From Bil`in, the sea is a mirage on pale dry earth and rock, a dusty track between the olive trees, that leads on and up to...a stupid metal fence, with a yellow gate. Presumed locked. A man with a Palestinian flag goes up to and shouts to the soldiers in Hebrew. What`s he saying, something about land and freedom or `Go home, enjoy yourself, do something useful`? Some boys come up to the wire, and an old photographer. I get my moment too. I try a bit of a song I remember, changed a bit “Free, free, free Abdullah..(as in Free, free Nelson Mandela,Youtube, Special AKA), and `Shame, shame Israel, jail your own war criminals.`
Not many soldiers to hear us, just a faceless foursome against the sun, and a few more in wait further up the hill. `They`re the ones to watch,` says a tall Israeli in a red hat. When the first teargas shell is fired, it lands near us but the gas blows back towards the soldiers. Next the first stones, flying in the other direction like hungry sparrows.
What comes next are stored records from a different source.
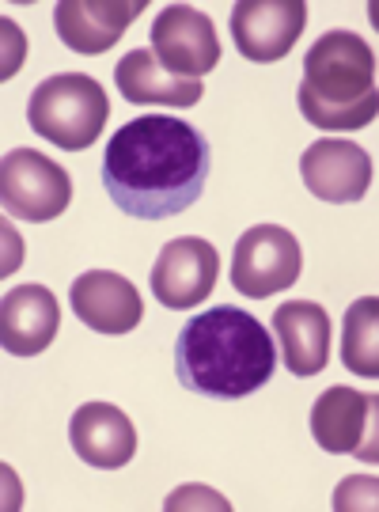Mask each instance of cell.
<instances>
[{"instance_id":"cell-7","label":"cell","mask_w":379,"mask_h":512,"mask_svg":"<svg viewBox=\"0 0 379 512\" xmlns=\"http://www.w3.org/2000/svg\"><path fill=\"white\" fill-rule=\"evenodd\" d=\"M376 410L379 399L368 391L342 384L326 387L311 406V437L323 452H349L364 463H376Z\"/></svg>"},{"instance_id":"cell-4","label":"cell","mask_w":379,"mask_h":512,"mask_svg":"<svg viewBox=\"0 0 379 512\" xmlns=\"http://www.w3.org/2000/svg\"><path fill=\"white\" fill-rule=\"evenodd\" d=\"M110 118L107 92L88 73H57L46 76L31 92L27 122L38 137L65 152H84L99 141Z\"/></svg>"},{"instance_id":"cell-5","label":"cell","mask_w":379,"mask_h":512,"mask_svg":"<svg viewBox=\"0 0 379 512\" xmlns=\"http://www.w3.org/2000/svg\"><path fill=\"white\" fill-rule=\"evenodd\" d=\"M0 202L4 213L27 224L57 220L73 202V179L61 164L35 148H12L0 164Z\"/></svg>"},{"instance_id":"cell-16","label":"cell","mask_w":379,"mask_h":512,"mask_svg":"<svg viewBox=\"0 0 379 512\" xmlns=\"http://www.w3.org/2000/svg\"><path fill=\"white\" fill-rule=\"evenodd\" d=\"M273 334L292 376H319L330 361V315L315 300H289L273 311Z\"/></svg>"},{"instance_id":"cell-9","label":"cell","mask_w":379,"mask_h":512,"mask_svg":"<svg viewBox=\"0 0 379 512\" xmlns=\"http://www.w3.org/2000/svg\"><path fill=\"white\" fill-rule=\"evenodd\" d=\"M217 277V247L201 236H179L160 247V258L152 266V296L163 308L190 311L217 289Z\"/></svg>"},{"instance_id":"cell-17","label":"cell","mask_w":379,"mask_h":512,"mask_svg":"<svg viewBox=\"0 0 379 512\" xmlns=\"http://www.w3.org/2000/svg\"><path fill=\"white\" fill-rule=\"evenodd\" d=\"M114 84L133 107H194L205 95L201 80L167 73L152 50H129L114 69Z\"/></svg>"},{"instance_id":"cell-14","label":"cell","mask_w":379,"mask_h":512,"mask_svg":"<svg viewBox=\"0 0 379 512\" xmlns=\"http://www.w3.org/2000/svg\"><path fill=\"white\" fill-rule=\"evenodd\" d=\"M61 327V304L46 285H19L0 304V346L12 357H38L54 346Z\"/></svg>"},{"instance_id":"cell-6","label":"cell","mask_w":379,"mask_h":512,"mask_svg":"<svg viewBox=\"0 0 379 512\" xmlns=\"http://www.w3.org/2000/svg\"><path fill=\"white\" fill-rule=\"evenodd\" d=\"M304 270L300 243L281 224H254L235 239L232 251V289L251 300L292 289Z\"/></svg>"},{"instance_id":"cell-3","label":"cell","mask_w":379,"mask_h":512,"mask_svg":"<svg viewBox=\"0 0 379 512\" xmlns=\"http://www.w3.org/2000/svg\"><path fill=\"white\" fill-rule=\"evenodd\" d=\"M300 114L326 133H357L379 114L376 50L353 31H326L304 57Z\"/></svg>"},{"instance_id":"cell-15","label":"cell","mask_w":379,"mask_h":512,"mask_svg":"<svg viewBox=\"0 0 379 512\" xmlns=\"http://www.w3.org/2000/svg\"><path fill=\"white\" fill-rule=\"evenodd\" d=\"M69 440L73 452L88 467L99 471H118L137 456V429L126 410L110 403H84L69 421Z\"/></svg>"},{"instance_id":"cell-10","label":"cell","mask_w":379,"mask_h":512,"mask_svg":"<svg viewBox=\"0 0 379 512\" xmlns=\"http://www.w3.org/2000/svg\"><path fill=\"white\" fill-rule=\"evenodd\" d=\"M304 23V0H239L232 8V42L254 65H273L296 46Z\"/></svg>"},{"instance_id":"cell-12","label":"cell","mask_w":379,"mask_h":512,"mask_svg":"<svg viewBox=\"0 0 379 512\" xmlns=\"http://www.w3.org/2000/svg\"><path fill=\"white\" fill-rule=\"evenodd\" d=\"M69 304L84 327L110 334V338L137 330V323L145 319V304H141L137 285L114 270H88V274L76 277L73 289H69Z\"/></svg>"},{"instance_id":"cell-13","label":"cell","mask_w":379,"mask_h":512,"mask_svg":"<svg viewBox=\"0 0 379 512\" xmlns=\"http://www.w3.org/2000/svg\"><path fill=\"white\" fill-rule=\"evenodd\" d=\"M145 16V0H61L54 8L57 38L76 54H107L129 23Z\"/></svg>"},{"instance_id":"cell-11","label":"cell","mask_w":379,"mask_h":512,"mask_svg":"<svg viewBox=\"0 0 379 512\" xmlns=\"http://www.w3.org/2000/svg\"><path fill=\"white\" fill-rule=\"evenodd\" d=\"M300 175H304L311 198L345 205L361 202L372 190L376 167H372V156L361 145L342 141V137H323L300 156Z\"/></svg>"},{"instance_id":"cell-8","label":"cell","mask_w":379,"mask_h":512,"mask_svg":"<svg viewBox=\"0 0 379 512\" xmlns=\"http://www.w3.org/2000/svg\"><path fill=\"white\" fill-rule=\"evenodd\" d=\"M152 54L175 76L201 80L220 65V38L213 19L190 4H167L152 19Z\"/></svg>"},{"instance_id":"cell-2","label":"cell","mask_w":379,"mask_h":512,"mask_svg":"<svg viewBox=\"0 0 379 512\" xmlns=\"http://www.w3.org/2000/svg\"><path fill=\"white\" fill-rule=\"evenodd\" d=\"M277 346L251 311L220 304L194 315L175 338V376L186 391L235 403L273 380Z\"/></svg>"},{"instance_id":"cell-18","label":"cell","mask_w":379,"mask_h":512,"mask_svg":"<svg viewBox=\"0 0 379 512\" xmlns=\"http://www.w3.org/2000/svg\"><path fill=\"white\" fill-rule=\"evenodd\" d=\"M342 361L353 376H379V300L361 296L345 311Z\"/></svg>"},{"instance_id":"cell-1","label":"cell","mask_w":379,"mask_h":512,"mask_svg":"<svg viewBox=\"0 0 379 512\" xmlns=\"http://www.w3.org/2000/svg\"><path fill=\"white\" fill-rule=\"evenodd\" d=\"M213 148L175 114H141L103 148V190L133 220H171L201 198Z\"/></svg>"}]
</instances>
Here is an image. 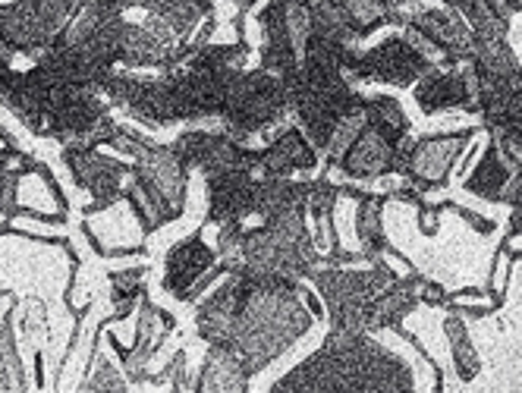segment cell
Listing matches in <instances>:
<instances>
[{
  "instance_id": "cell-21",
  "label": "cell",
  "mask_w": 522,
  "mask_h": 393,
  "mask_svg": "<svg viewBox=\"0 0 522 393\" xmlns=\"http://www.w3.org/2000/svg\"><path fill=\"white\" fill-rule=\"evenodd\" d=\"M331 4L346 16L353 32L368 41L375 32L397 29L403 23V13L394 0H331Z\"/></svg>"
},
{
  "instance_id": "cell-17",
  "label": "cell",
  "mask_w": 522,
  "mask_h": 393,
  "mask_svg": "<svg viewBox=\"0 0 522 393\" xmlns=\"http://www.w3.org/2000/svg\"><path fill=\"white\" fill-rule=\"evenodd\" d=\"M422 274L419 271H409L400 274L390 287L368 302L365 309V331L368 334H390L403 327V321L419 309L422 299H419V287H422Z\"/></svg>"
},
{
  "instance_id": "cell-12",
  "label": "cell",
  "mask_w": 522,
  "mask_h": 393,
  "mask_svg": "<svg viewBox=\"0 0 522 393\" xmlns=\"http://www.w3.org/2000/svg\"><path fill=\"white\" fill-rule=\"evenodd\" d=\"M400 13H403V23L416 29L428 45L438 51L444 67L469 60L472 29L460 13L444 7L441 0H409L406 7H400Z\"/></svg>"
},
{
  "instance_id": "cell-19",
  "label": "cell",
  "mask_w": 522,
  "mask_h": 393,
  "mask_svg": "<svg viewBox=\"0 0 522 393\" xmlns=\"http://www.w3.org/2000/svg\"><path fill=\"white\" fill-rule=\"evenodd\" d=\"M441 331H444V340H447V349H450V365H453L456 384H472L478 375H482L485 362L475 349V340H472V331H469V318L460 309H453V305H444Z\"/></svg>"
},
{
  "instance_id": "cell-6",
  "label": "cell",
  "mask_w": 522,
  "mask_h": 393,
  "mask_svg": "<svg viewBox=\"0 0 522 393\" xmlns=\"http://www.w3.org/2000/svg\"><path fill=\"white\" fill-rule=\"evenodd\" d=\"M434 60L425 57L400 29H387V35L375 45H362L356 67H353V85H384V89H412Z\"/></svg>"
},
{
  "instance_id": "cell-3",
  "label": "cell",
  "mask_w": 522,
  "mask_h": 393,
  "mask_svg": "<svg viewBox=\"0 0 522 393\" xmlns=\"http://www.w3.org/2000/svg\"><path fill=\"white\" fill-rule=\"evenodd\" d=\"M324 265L312 239V224L306 208L277 211L265 221L246 227L243 249H239L236 268L258 280H293L302 283L312 268Z\"/></svg>"
},
{
  "instance_id": "cell-31",
  "label": "cell",
  "mask_w": 522,
  "mask_h": 393,
  "mask_svg": "<svg viewBox=\"0 0 522 393\" xmlns=\"http://www.w3.org/2000/svg\"><path fill=\"white\" fill-rule=\"evenodd\" d=\"M516 151H519V158H522V145H519V148H516Z\"/></svg>"
},
{
  "instance_id": "cell-9",
  "label": "cell",
  "mask_w": 522,
  "mask_h": 393,
  "mask_svg": "<svg viewBox=\"0 0 522 393\" xmlns=\"http://www.w3.org/2000/svg\"><path fill=\"white\" fill-rule=\"evenodd\" d=\"M482 136V123L466 126V129H450V133H428L412 139V148L406 155L403 180L416 186L422 195L441 192L450 186L456 161L463 158V151Z\"/></svg>"
},
{
  "instance_id": "cell-16",
  "label": "cell",
  "mask_w": 522,
  "mask_h": 393,
  "mask_svg": "<svg viewBox=\"0 0 522 393\" xmlns=\"http://www.w3.org/2000/svg\"><path fill=\"white\" fill-rule=\"evenodd\" d=\"M205 180V221L208 227L227 224V221H246L252 224V199H255V180L258 173L252 167H233L221 173H208Z\"/></svg>"
},
{
  "instance_id": "cell-27",
  "label": "cell",
  "mask_w": 522,
  "mask_h": 393,
  "mask_svg": "<svg viewBox=\"0 0 522 393\" xmlns=\"http://www.w3.org/2000/svg\"><path fill=\"white\" fill-rule=\"evenodd\" d=\"M419 299L422 305H431V309H444V305L450 302V293L441 287V283H434V280H422V287H419Z\"/></svg>"
},
{
  "instance_id": "cell-28",
  "label": "cell",
  "mask_w": 522,
  "mask_h": 393,
  "mask_svg": "<svg viewBox=\"0 0 522 393\" xmlns=\"http://www.w3.org/2000/svg\"><path fill=\"white\" fill-rule=\"evenodd\" d=\"M258 4H261V0H211L214 13L221 10V7H227L230 10V19H246Z\"/></svg>"
},
{
  "instance_id": "cell-14",
  "label": "cell",
  "mask_w": 522,
  "mask_h": 393,
  "mask_svg": "<svg viewBox=\"0 0 522 393\" xmlns=\"http://www.w3.org/2000/svg\"><path fill=\"white\" fill-rule=\"evenodd\" d=\"M221 265L217 249L208 239V227L202 224L199 230H192L189 236H180L164 252V271H161V290L173 299L183 302L189 299V290L199 283L211 268Z\"/></svg>"
},
{
  "instance_id": "cell-1",
  "label": "cell",
  "mask_w": 522,
  "mask_h": 393,
  "mask_svg": "<svg viewBox=\"0 0 522 393\" xmlns=\"http://www.w3.org/2000/svg\"><path fill=\"white\" fill-rule=\"evenodd\" d=\"M419 378L412 362H406L394 346L378 334L334 331L321 340L287 375H280L271 390H362V393H406L416 390Z\"/></svg>"
},
{
  "instance_id": "cell-24",
  "label": "cell",
  "mask_w": 522,
  "mask_h": 393,
  "mask_svg": "<svg viewBox=\"0 0 522 393\" xmlns=\"http://www.w3.org/2000/svg\"><path fill=\"white\" fill-rule=\"evenodd\" d=\"M309 13H312V35L337 41V45H346V48L362 45V38L353 32V26L346 23V16L331 4V0H312Z\"/></svg>"
},
{
  "instance_id": "cell-20",
  "label": "cell",
  "mask_w": 522,
  "mask_h": 393,
  "mask_svg": "<svg viewBox=\"0 0 522 393\" xmlns=\"http://www.w3.org/2000/svg\"><path fill=\"white\" fill-rule=\"evenodd\" d=\"M384 205H387V195L375 192V189H365L356 199L353 230H356V243H359V252L365 255V261L384 258V252L390 246L387 230H384Z\"/></svg>"
},
{
  "instance_id": "cell-18",
  "label": "cell",
  "mask_w": 522,
  "mask_h": 393,
  "mask_svg": "<svg viewBox=\"0 0 522 393\" xmlns=\"http://www.w3.org/2000/svg\"><path fill=\"white\" fill-rule=\"evenodd\" d=\"M255 375L246 359L227 343H208L195 375V393H246Z\"/></svg>"
},
{
  "instance_id": "cell-4",
  "label": "cell",
  "mask_w": 522,
  "mask_h": 393,
  "mask_svg": "<svg viewBox=\"0 0 522 393\" xmlns=\"http://www.w3.org/2000/svg\"><path fill=\"white\" fill-rule=\"evenodd\" d=\"M287 120H290L287 82L261 67H249L230 85V95L224 101L221 117H217V126L239 142L261 145Z\"/></svg>"
},
{
  "instance_id": "cell-25",
  "label": "cell",
  "mask_w": 522,
  "mask_h": 393,
  "mask_svg": "<svg viewBox=\"0 0 522 393\" xmlns=\"http://www.w3.org/2000/svg\"><path fill=\"white\" fill-rule=\"evenodd\" d=\"M510 280H513V258L507 255V249L500 246L494 261H491V268H488V293L497 299V302H504L507 299V290H510Z\"/></svg>"
},
{
  "instance_id": "cell-13",
  "label": "cell",
  "mask_w": 522,
  "mask_h": 393,
  "mask_svg": "<svg viewBox=\"0 0 522 393\" xmlns=\"http://www.w3.org/2000/svg\"><path fill=\"white\" fill-rule=\"evenodd\" d=\"M321 170V151L306 139V133L287 120L280 129L258 145L255 173L258 177H287V180H309Z\"/></svg>"
},
{
  "instance_id": "cell-7",
  "label": "cell",
  "mask_w": 522,
  "mask_h": 393,
  "mask_svg": "<svg viewBox=\"0 0 522 393\" xmlns=\"http://www.w3.org/2000/svg\"><path fill=\"white\" fill-rule=\"evenodd\" d=\"M412 139H416V133L406 139H390L372 123H365L356 142L350 145V151H346L343 161L328 173V177L337 183H356V186H378L381 180H390V177L403 180V167H406Z\"/></svg>"
},
{
  "instance_id": "cell-8",
  "label": "cell",
  "mask_w": 522,
  "mask_h": 393,
  "mask_svg": "<svg viewBox=\"0 0 522 393\" xmlns=\"http://www.w3.org/2000/svg\"><path fill=\"white\" fill-rule=\"evenodd\" d=\"M129 170H133V180L158 202L164 221L167 224L180 221L186 211V199H189L192 170L180 161V155L170 148V142L148 139L139 148V155L129 161Z\"/></svg>"
},
{
  "instance_id": "cell-10",
  "label": "cell",
  "mask_w": 522,
  "mask_h": 393,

It takes the soldiers time to find their range while the kids – shebab – fan out among the olive trees. Big bouncy teargas shells, like fat black onions, set light to the weeds among the olive trees, and smaller ones rain down from high in the air, meteorites with give-away tails. The greywhite smoke drifts down across the track, so we can all get a taste. Some cameramen, or women, have masks, as has a man in a wheelchair. Another, on crutches, has no mask but a black Che Guevara beard.
Then the soldiers open the gate and four musketeers charge down the hill towards us. The tall Israeli says `We should have locked the gate from this side.` The crowd and gas disperse, the shebab escape among the olive trees. A boy breaks off a branch to beat out flames. Scorched earth and big black tasteless onions.
Honour satisfied, soldiers and the crowd go their ways, to lunch perhaps. Another day, another no-win not-quite-waste of time. Soon this bit of fence will be removed, and a stretch of Bil`in land beyond will be released, become workable again. Not all their land but an area between today`s stupid fence and a solider, stupider new concrete wall. A small legal victory, except that the Supreme Court first ordered the fence to be moved back then legitimised the settlement behind it.
Win some, lose some. BUT, as one of the committee-members said, `We`ve shown that Palestinians, Israelis, internationals CAN work together. And when the soldiers open fire, everyone can see who are the terrorists.
`This is the message our Popular Committees must get across. Bi`lin, Ni`ilin, Budrus, Ma`asara... It is difficult, but we can organise ourselves. We need the people, we need the parties, and we think that they need us.`
As I watched those Bil`in boys with their slingshots, how near-accurate they were, I could almost believe the story of David and Goliath. And it must help to practice every week.